SHORT EXERCISE:
Copy out every row below word for word, without changing a single line.

DATASET ROWS:
☆ ☆ ☆ ☆ ☆ ☆ ☆

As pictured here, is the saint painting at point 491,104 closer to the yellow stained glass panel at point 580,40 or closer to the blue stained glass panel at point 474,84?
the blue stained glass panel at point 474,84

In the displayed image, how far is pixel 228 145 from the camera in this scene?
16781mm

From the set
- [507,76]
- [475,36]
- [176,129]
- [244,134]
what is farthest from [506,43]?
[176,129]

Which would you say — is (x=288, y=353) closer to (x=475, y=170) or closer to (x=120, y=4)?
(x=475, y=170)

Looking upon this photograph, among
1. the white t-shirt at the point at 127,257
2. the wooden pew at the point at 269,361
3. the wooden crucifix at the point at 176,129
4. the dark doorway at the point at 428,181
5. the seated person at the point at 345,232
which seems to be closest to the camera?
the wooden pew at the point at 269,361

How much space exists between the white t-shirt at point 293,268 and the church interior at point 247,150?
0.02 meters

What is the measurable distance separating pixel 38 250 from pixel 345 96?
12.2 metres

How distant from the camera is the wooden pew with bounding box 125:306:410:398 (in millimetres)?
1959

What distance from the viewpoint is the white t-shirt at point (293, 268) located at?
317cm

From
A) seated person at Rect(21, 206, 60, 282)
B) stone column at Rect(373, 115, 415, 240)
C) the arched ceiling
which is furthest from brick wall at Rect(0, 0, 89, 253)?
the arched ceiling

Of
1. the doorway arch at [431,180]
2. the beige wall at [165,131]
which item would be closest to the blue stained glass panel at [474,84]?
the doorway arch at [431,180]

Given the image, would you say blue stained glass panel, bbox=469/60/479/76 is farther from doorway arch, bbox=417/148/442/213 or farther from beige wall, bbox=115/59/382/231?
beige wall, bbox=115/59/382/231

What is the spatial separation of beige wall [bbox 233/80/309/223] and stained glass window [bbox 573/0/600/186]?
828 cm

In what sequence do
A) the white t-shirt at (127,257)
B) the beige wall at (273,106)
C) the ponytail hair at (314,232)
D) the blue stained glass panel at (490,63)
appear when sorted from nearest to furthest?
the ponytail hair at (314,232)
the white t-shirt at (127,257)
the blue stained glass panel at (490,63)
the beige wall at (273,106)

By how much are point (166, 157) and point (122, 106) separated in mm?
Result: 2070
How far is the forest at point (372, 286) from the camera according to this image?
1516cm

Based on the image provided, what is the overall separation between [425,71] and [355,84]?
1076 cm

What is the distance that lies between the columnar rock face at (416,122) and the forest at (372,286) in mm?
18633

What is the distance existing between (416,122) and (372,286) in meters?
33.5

☆ ☆ ☆ ☆ ☆ ☆ ☆

RESPONSE:
As pictured here, is the saint painting at point 491,104 closer to the yellow stained glass panel at point 580,40 or closer to the blue stained glass panel at point 474,84?
the blue stained glass panel at point 474,84

In the displayed image, how far is pixel 228 145 from the camera in this scene?
16781mm

From the set
- [507,76]
- [475,36]
- [176,129]
- [244,134]
what is farthest from [506,43]?
[176,129]

Which would you say — is (x=288, y=353) closer to (x=475, y=170) or closer to (x=120, y=4)?
(x=475, y=170)

Looking upon this photograph, among
1. the white t-shirt at the point at 127,257
2. the wooden pew at the point at 269,361
3. the wooden crucifix at the point at 176,129
4. the dark doorway at the point at 428,181
5. the seated person at the point at 345,232
which seems to be closest to the camera?
the wooden pew at the point at 269,361

How much space exists between the white t-shirt at point 293,268 and the church interior at point 247,150?
0.02 meters

What is the measurable distance separating pixel 38 250 from pixel 345 96?
12.2 metres

How distant from the camera is the wooden pew with bounding box 125:306:410:398 (in millimetres)?
1959

What distance from the viewpoint is the white t-shirt at point (293, 268) located at?
317cm

From
A) seated person at Rect(21, 206, 60, 282)
B) stone column at Rect(373, 115, 415, 240)
C) the arched ceiling
which is furthest from brick wall at Rect(0, 0, 89, 253)?
the arched ceiling

Of
1. the doorway arch at [431,180]
2. the beige wall at [165,131]
which item would be closest to the blue stained glass panel at [474,84]?
the doorway arch at [431,180]

Given the image, would you say blue stained glass panel, bbox=469/60/479/76 is farther from doorway arch, bbox=417/148/442/213 or farther from beige wall, bbox=115/59/382/231?
beige wall, bbox=115/59/382/231

What is the spatial separation of beige wall [bbox 233/80/309/223] and stained glass window [bbox 573/0/600/186]?
828 cm

In what sequence do
A) the white t-shirt at (127,257)
B) the beige wall at (273,106)
C) the ponytail hair at (314,232)
D) the blue stained glass panel at (490,63)
appear when sorted from nearest to furthest?
the ponytail hair at (314,232)
the white t-shirt at (127,257)
the blue stained glass panel at (490,63)
the beige wall at (273,106)

By how much are point (166, 157) and point (122, 106) separated in mm?
Result: 2070
How far is the forest at point (372, 286) from the camera according to this image?
1516cm

Based on the image provided, what is the overall separation between [425,71] and [355,84]?
1076 cm

What is the distance that lies between the columnar rock face at (416,122) and the forest at (372,286) in mm?
18633

What is the distance existing between (416,122) and (372,286) in meters?
33.5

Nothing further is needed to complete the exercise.